What is the scope of diesel cars

Driving bans for diesel vehicles - tax aspects


This technical article provides an overview of the tax effects of diesel driving bans.

initial situation

According to the fundamental decision of the Federal Administrative Court, according to which cities may issue diesel driving bans, it is to be expected that diesel vehicles that do not meet the Euro 6 requirements may sooner or later no longer be driven in German cities. After Hamburg, Stuttgart and Frankfurt have already imposed the first driving bans, which are to be implemented in 2019.

Against this background, it should be examined what tax consequences may arise in view of the imposed or threatened driving bans and the associated falling price for used diesel.

Partial depreciation on diesel vehicles as fixed assets

A depreciation to the lower fair value according to § 6 Abs. 1 Nr. 1 Satz 2 EStG for certain diesel vehicles of the business assets presupposes that a probably permanent decrease in value can be assumed. Therefore, such a write-down is likely to be ruled out, at least for vehicles for which the manufacturers have undertaken to upgrade the engines at their own expense. Conversely, this means that a partial depreciation can be considered if the auto industry does not retrofit free of charge. Another prerequisite for a partial depreciation is that the value of the vehicle on the balance sheet date is at least half of the remaining useful life below the planned residual book value. In other words: the current market value of the asset is only reached after more than half of the remaining useful life with scheduled depreciation. It will also be worth discussing which sales price in which regional market is used to determine the amount of the partial value depreciation.

Deduction for exceptional economic wear and tear

While the above-mentioned partial value depreciation is only accessible to those who calculate their operating profit by comparing their operating assets, the so-called income-surplus calculator has the option of a deduction for extraordinary economic wear and tear in accordance with Section 7 (1) sentence 7 of the Income Tax Act. In the case of diesel vehicles, however, this regulation only comes into consideration when driving bans have actually been imposed.

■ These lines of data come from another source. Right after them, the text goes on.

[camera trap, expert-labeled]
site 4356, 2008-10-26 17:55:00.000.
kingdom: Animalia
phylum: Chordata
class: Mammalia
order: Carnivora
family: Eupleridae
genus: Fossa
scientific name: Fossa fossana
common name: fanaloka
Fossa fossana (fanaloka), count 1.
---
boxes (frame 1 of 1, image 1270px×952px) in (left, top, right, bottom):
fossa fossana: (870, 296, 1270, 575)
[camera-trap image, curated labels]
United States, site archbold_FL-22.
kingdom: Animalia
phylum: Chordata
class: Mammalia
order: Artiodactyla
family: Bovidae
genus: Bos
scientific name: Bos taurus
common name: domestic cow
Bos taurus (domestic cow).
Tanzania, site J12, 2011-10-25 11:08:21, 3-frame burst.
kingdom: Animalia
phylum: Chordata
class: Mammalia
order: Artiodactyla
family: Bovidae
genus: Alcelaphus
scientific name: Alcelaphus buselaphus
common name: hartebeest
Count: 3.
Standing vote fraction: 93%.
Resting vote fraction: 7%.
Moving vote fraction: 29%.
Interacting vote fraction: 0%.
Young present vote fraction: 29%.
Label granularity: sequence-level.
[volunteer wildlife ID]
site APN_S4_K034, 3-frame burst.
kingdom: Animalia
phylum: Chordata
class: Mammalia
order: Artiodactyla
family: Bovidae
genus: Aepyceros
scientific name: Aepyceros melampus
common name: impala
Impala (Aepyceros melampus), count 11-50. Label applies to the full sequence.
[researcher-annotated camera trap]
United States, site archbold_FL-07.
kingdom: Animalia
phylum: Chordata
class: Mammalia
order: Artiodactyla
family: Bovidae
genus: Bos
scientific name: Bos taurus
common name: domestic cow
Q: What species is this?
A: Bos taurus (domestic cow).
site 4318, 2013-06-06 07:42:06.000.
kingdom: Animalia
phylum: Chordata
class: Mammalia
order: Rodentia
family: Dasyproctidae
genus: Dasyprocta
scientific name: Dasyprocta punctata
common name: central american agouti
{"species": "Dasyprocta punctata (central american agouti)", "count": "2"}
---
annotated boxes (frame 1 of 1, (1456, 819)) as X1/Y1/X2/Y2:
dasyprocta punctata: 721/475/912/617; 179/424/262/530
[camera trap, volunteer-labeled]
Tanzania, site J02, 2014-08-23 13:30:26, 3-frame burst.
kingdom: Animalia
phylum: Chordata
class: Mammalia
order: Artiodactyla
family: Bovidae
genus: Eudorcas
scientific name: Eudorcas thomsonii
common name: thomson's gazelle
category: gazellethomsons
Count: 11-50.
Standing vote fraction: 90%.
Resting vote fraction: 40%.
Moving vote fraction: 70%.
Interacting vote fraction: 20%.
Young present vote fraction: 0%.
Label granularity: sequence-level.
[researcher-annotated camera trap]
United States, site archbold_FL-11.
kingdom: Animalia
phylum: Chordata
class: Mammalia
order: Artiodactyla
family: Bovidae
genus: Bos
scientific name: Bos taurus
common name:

A deduction for extraordinary economic wear and tear presupposes that there is a significant restriction in terms of time and place of use. If it is no longer possible to carry out operational journeys on certain routes due to driving bans, this requirement should be met. The amount of the depreciation is determined by the quantitative scope of the restriction resulting from a driving ban. Since the taxpayer concerned must credibly prove these restrictions, he should keep appropriate records and, in particular, make calculations that prove what proportion of the turnover of his business was achieved in an urban area that he can no longer reach due to the driving ban.

In addition to the special depreciation for exceptional economic wear and tear, the “normal” scheduled depreciation can also be continued.

Retrofitting costs

If the taxpayer wants to avoid a driving ban by having his vehicle retrofitted at his own expense, the costs incurred represent subsequent acquisition costs in accordance with Section 255 (1) sentence 2 HGB, as these subsequent costs serve to maintain the operational readiness of the diesel vehicle. Such retrofitting will not have any influence on the remaining useful life of the vehicle.

Environment or exchange bonus

If the taxpayer making the balance sheet decides against retrofitting his old vehicle and in favor of purchasing a new (diesel) vehicle and has his old vehicle of the Euro 1 to Euro 4 standard scrapped in a verifiable manner, so that he has an environmental or Receives an exchange premium from the manufacturers or dealers, this premium represents a reduction in the purchase price according to Section 255 Paragraph 1 Clause 3 of the German Commercial Code Record the environmental bonus as operating income and tax it immediately. In this case, the full purchase price is to be distributed over the useful life of the new vehicle and written off. Alternatively, the premium can be reduced from the cost of the new vehicle. This then reduces the tax-reducing depreciation volume distributed over the useful life of the vehicle.